Removing the face color is easy, just do ax.set_facecolor('w'), although this will make the grid lines invisible. I'd recommend using sns.set_style('whitegrid') before plotting instead, you'll get a white background with only horizontal grid lines in grey.
As for the different has patterns, this is a little trickier with seaborn, but it can be done. You can pass the hatch keyword argument to barplot, but it'll be applied to each bar, which doesn't really help you distinguish them. Unfortunately, passing a dictionary here doesn't work. Instead, you can iterate over the bars after they're constructed to apply a hatch. You'll have to calculate the number of locations, but this is pretty straightforward with pandas. It turns out that seaborn actually plots each hue before moving on to the next hue, so in your example it would plot all blue bars, then all green bars, then all red bars, so the logic is pretty straightforward:
num_locations = len(mdf.Location.unique())

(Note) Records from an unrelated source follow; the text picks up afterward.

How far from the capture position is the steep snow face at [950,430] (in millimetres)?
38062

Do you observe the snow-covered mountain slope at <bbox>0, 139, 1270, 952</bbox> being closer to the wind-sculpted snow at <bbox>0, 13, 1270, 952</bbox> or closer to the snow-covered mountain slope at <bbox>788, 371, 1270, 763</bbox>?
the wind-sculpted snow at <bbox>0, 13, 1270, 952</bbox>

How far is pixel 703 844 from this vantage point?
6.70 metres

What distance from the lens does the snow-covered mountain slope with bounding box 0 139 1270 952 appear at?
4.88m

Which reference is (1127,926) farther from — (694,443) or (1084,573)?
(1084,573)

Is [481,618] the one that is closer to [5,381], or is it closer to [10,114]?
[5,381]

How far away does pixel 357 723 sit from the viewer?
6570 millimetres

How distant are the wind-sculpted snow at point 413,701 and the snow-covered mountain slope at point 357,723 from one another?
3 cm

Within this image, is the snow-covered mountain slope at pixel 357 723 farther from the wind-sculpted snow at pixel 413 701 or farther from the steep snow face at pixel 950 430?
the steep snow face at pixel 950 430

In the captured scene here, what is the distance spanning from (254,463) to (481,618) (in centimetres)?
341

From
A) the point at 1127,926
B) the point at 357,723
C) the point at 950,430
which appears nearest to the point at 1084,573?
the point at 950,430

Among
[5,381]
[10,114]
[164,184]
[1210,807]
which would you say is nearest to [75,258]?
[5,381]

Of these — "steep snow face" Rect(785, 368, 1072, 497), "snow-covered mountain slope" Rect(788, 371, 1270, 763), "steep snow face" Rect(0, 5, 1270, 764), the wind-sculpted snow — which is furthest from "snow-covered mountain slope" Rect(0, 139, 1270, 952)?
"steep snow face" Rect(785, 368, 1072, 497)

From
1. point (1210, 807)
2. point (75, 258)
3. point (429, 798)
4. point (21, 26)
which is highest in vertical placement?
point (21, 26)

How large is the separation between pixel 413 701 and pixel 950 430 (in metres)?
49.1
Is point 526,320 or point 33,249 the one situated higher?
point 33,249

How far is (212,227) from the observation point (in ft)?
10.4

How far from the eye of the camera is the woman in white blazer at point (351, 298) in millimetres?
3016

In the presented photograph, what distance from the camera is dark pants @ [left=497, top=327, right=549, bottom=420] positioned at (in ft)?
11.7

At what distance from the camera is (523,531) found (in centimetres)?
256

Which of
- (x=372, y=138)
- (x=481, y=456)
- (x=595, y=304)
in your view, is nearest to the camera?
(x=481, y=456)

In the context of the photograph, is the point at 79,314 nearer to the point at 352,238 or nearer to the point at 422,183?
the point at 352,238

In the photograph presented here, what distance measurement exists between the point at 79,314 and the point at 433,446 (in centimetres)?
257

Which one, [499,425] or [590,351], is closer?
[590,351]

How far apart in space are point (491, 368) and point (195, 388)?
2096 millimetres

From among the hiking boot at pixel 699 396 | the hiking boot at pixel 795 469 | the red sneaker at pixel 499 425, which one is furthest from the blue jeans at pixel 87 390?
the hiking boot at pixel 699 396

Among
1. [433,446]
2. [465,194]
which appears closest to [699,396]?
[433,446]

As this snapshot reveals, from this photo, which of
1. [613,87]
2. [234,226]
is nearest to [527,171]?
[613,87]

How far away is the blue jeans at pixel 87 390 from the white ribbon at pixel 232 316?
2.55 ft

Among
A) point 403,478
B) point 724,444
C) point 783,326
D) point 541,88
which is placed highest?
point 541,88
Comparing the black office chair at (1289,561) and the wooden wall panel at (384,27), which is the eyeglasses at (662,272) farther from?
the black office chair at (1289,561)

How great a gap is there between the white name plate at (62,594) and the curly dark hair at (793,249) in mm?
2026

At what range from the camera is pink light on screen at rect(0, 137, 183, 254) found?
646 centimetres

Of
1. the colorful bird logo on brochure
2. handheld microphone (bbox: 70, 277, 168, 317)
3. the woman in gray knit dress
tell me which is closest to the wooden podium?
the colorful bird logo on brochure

hatches = itertools.cycle(['/', '//', '+', '-', 'x', '\\', '*', 'o', 'O', '.'])
for i, bar in enumerate(ax.patches):
if i % num_locations == 0:
hatch = next(hatches)
bar.set_hatch(hatch)
So the full script is
import itertools
import pandas as pd
import numpy as np
import matplotlib.pyplot as plt
import seaborn as sns
sns.set_style('whitegrid')
data1 = pd.DataFrame(np.random.rand(17, 3), columns=['A', 'B', 'C']).assign(Location=1)
data2 = pd.DataFrame(np.random.rand(17, 3) + 0.2, columns=['A', 'B', 'C']).assign(Location=2)
data3 = pd.DataFrame(np.random.rand(17, 3) + 0.4, columns=['A', 'B', 'C']).assign(Location=3)
cdf = pd.concat([data1, data2, data3])
mdf = pd.melt(cdf, id_vars=['Location'], var_name=['Letter'])
ax = sns.barplot(x="Location", y="value", hue="Letter", data=mdf, errwidth=0)
num_locations = len(mdf.Location.unique())
hatches = itertools.cycle(['/', '//', '+', '-', 'x', '\\', '*', 'o', 'O', '.'])
for i, bar in enumerate(ax.patches):
if i % num_locations == 0:
hatch = next(hatches)
bar.set_hatch(hatch)
ax.legend(loc='upper center', bbox_to_anchor=(0.5, 1.1), ncol=3, fancybox=True, shadow=True)
plt.show()
And I get the output
Reference for setting hatches and the different hatches available: http://matplotlib.org/examples/pylab_examples/hatch_demo.html
Note: I adjusted your bbox_to_anchor for the legend because it was partially outside of the figure on my computer.